Complex rag answers, ambiguous
decisions, policy interpretation. That's
when clawed sonnet or mistrol large
earns its cost. AWS does not reward
overkill. A very common exam trap is
this. Use a larger model to reduce
hallucinations. That is almost never
correct. Hallucinations are fixed by
retrieval quality and grounding, not by
buying a more expensive brain. Once
retrieval is correct, you pick the
smallest model that still works. The
next major cost sync is token waste.
Tokens are money and tokens are wasted
in very predictable ways. Long system
prompts repeated on every request,
retrieving too many chunks, passing
entire documents instead of small
sections, verbose answers when short
ones would do. This is where token
discipline matters. You cut token cost
by being intentional, short reusable
system prompts, lower top K retrieval,
re-rankers instead of more context,
clear instructions to answer concisely,
strict grounding so the model doesn't
ramble. AWS loves the phrase token
budgeting. Now let's talk about one of
the cheapest wins in the entire exam.
Caching. Caching means you don't
recomputee the same thing twice and
Genai systems repeat themselves
constantly. You can cache embeddings
almost always. Rag retrieval results.
Final answers for common questions. Tool
call results in agents. Anywhere the
same input produces the same output.
Caching saves money. Picture this. Users
constantly ask, "What is the expense
policy?" That policy changes maybe twice
a year. Without caching, you pay for
retrieval and generation every time.
With caching, you answer once and reuse
it. That's massive savings. If the exam
mentions frequently asked questions,
repeated queries, static documents, your
brain should immediately say, "Cash it."
Next is batching, which is incredibly
powerful, but only in the right place.
Batching means processing many items in
one call instead of many small calls. It
shines in offline and high volume
scenarios, generating embeddings for
thousands of documents, daily
summarization jobs, bulk document
processing. This is where batching
slashes cost. But batching is not for
everything. You do not batch real-time
chat. You do not batch interactive
agents. You do not batch low latency
workflows. AWS will penalize you if you
suggest batching where users expect
instant responses. Rag systems deserve
special attention here. Most rag cost
problems come from bad retrieval. Top K
too high. No metadata filters.
Re-mbedding unchanged documents.
Rerunning the same searches again and
again. The fixes are retrieval fixes,
not model fixes. Embed once and reuse.
Filter aggressively. Cache retrieval
results. Tune chunking and overlap.
Better retrieval means fewer tokens and
fewer retries.
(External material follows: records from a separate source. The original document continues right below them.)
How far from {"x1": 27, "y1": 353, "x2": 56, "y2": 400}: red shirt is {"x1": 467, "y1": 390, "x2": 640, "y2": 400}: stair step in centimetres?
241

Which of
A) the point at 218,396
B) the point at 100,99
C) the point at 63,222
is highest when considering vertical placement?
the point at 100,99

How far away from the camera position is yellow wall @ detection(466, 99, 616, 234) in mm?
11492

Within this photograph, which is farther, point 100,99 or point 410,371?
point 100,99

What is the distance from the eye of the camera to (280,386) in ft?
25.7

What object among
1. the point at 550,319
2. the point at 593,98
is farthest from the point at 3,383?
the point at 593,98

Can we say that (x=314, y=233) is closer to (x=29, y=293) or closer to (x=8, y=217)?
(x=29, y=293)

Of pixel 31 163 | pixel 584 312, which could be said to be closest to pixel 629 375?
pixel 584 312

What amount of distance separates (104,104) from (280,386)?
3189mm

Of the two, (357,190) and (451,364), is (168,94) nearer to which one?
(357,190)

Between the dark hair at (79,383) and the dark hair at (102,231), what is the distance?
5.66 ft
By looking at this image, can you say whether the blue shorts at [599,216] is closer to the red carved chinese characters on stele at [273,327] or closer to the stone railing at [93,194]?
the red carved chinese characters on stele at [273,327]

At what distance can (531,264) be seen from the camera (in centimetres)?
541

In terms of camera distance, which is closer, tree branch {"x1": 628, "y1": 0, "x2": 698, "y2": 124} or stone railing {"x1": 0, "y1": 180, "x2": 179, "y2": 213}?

That's real cost control.
Agents are their own cost problem.
Agents are expensive by default because
they take many steps, call many tools
and generate long traces. But the
correct response is not avoid agents.
The correct response is optimize agents.
You control agent cost by capping
maximum steps, caching tool results,
using smaller models for planning, and
escalating to larger models only when
necessary. AWS rewards this thinking. At
the heart of day 23 is one question.
What is the cheapest architecture that
still meets requirements? Not the
cheapest possible, not the most accurate
possible, the right balance. That is
senior engineering. Let's call out the
classic exam traps. Fine-tuning does not
automatically reduce cost. One model for
everything is lazy and expensive.
Caching blindly creates staleness.
Batching real-time chat is wrong. Every
optimization is contextual. AWS wants
thoughtful trade-offs. If you remember
one decision tree, remember this. First,
can I use a smaller model? Second, can I
reduce tokens? Third, can I cache
results? Fourth, can I batch requests?
Fifth, can I reduce agent steps? That
sequence solves most cost questions.
Here is the one sentence to lock this
entire day into memory. Cost is
controlled by model choice, token
discipline, caching, and batching in
that order. Say it once. Day 23 sticks.
Final self- test. An internal rag system
answers the same policy questions
repeatedly and costs keep rising. What's
the best optimization? Cash grounded
responses and reduce repeated retrieval.
That's day 23 mastered.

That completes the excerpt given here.